I approve. Make your kid learn however he can. A parent's job is to make his kid succeed. If I had a kid and didn't do everything in my power to make him learn, I would never be able to live with myself if he turned out to be a failure later on in life. If my kid hates my guts but still succeeds, then I have done my job as a parent.
Right fucking on. I'd rather have a parent that did something like this than a parent that just flat out didn't care.
1. Since when does humiliation = child abuse? The kid is 15 and I guarantee has embarrassed its parents publicly on multiple occasions.
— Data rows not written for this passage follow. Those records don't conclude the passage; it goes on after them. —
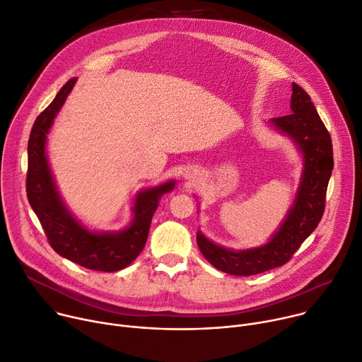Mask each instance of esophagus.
Listing matches in <instances>:
<instances>
[{"instance_id":"1","label":"esophagus","mask_w":362,"mask_h":362,"mask_svg":"<svg viewBox=\"0 0 362 362\" xmlns=\"http://www.w3.org/2000/svg\"><path fill=\"white\" fill-rule=\"evenodd\" d=\"M185 177L189 180V182H194L196 179H198V172H196V170H187L186 173H185Z\"/></svg>"}]
</instances>
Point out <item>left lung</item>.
<instances>
[{"label": "left lung", "instance_id": "obj_1", "mask_svg": "<svg viewBox=\"0 0 362 362\" xmlns=\"http://www.w3.org/2000/svg\"><path fill=\"white\" fill-rule=\"evenodd\" d=\"M279 134L291 140L302 156V175L280 226L262 245L231 250L211 241L198 229L196 241L211 264L233 276H254L280 267L291 258L302 243L315 231L325 211V196L334 169L332 140L323 125L310 96L291 85L290 114L269 121Z\"/></svg>", "mask_w": 362, "mask_h": 362}]
</instances>
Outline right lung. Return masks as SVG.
I'll use <instances>...</instances> for the list:
<instances>
[{
	"mask_svg": "<svg viewBox=\"0 0 362 362\" xmlns=\"http://www.w3.org/2000/svg\"><path fill=\"white\" fill-rule=\"evenodd\" d=\"M75 83L76 78L62 86L31 128L27 147V198L52 248L59 255L89 270L118 272L129 266L143 251L161 196L175 189L176 180L172 179L137 192L131 208L133 218L118 231H92L82 223L64 204L46 151L47 134Z\"/></svg>",
	"mask_w": 362,
	"mask_h": 362,
	"instance_id": "1",
	"label": "right lung"
}]
</instances>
Some douchenozzle wants to report them to DCF, but would they dare offer to tutor him? Rhetorical, Farley. 2. Without getting too close to the political realm, moral busybodies and the "it takes a village" crowd are a serious fucking problem. When you start to believe it's everyone's responsibility whether our children is learning, in reality no one's responsible.
Sarcasm? The problem with this kid is that clearly his parents never taught him to respect authority when he was very, very young. If I was fifteen and got called into a meeting with my parents (specifically my father) and the school administration, you can bet your ass my response wouldn't be indifference. You can't teach a kid that old to suddenly start caring about authority and showing respect to himself and others. Something went wrong when he was young.
If only there were more educators like this woman. In the video, she has a quote about having to have a staff who "don't know 'no'" ... If that doesn't sum it up, I'm sorry.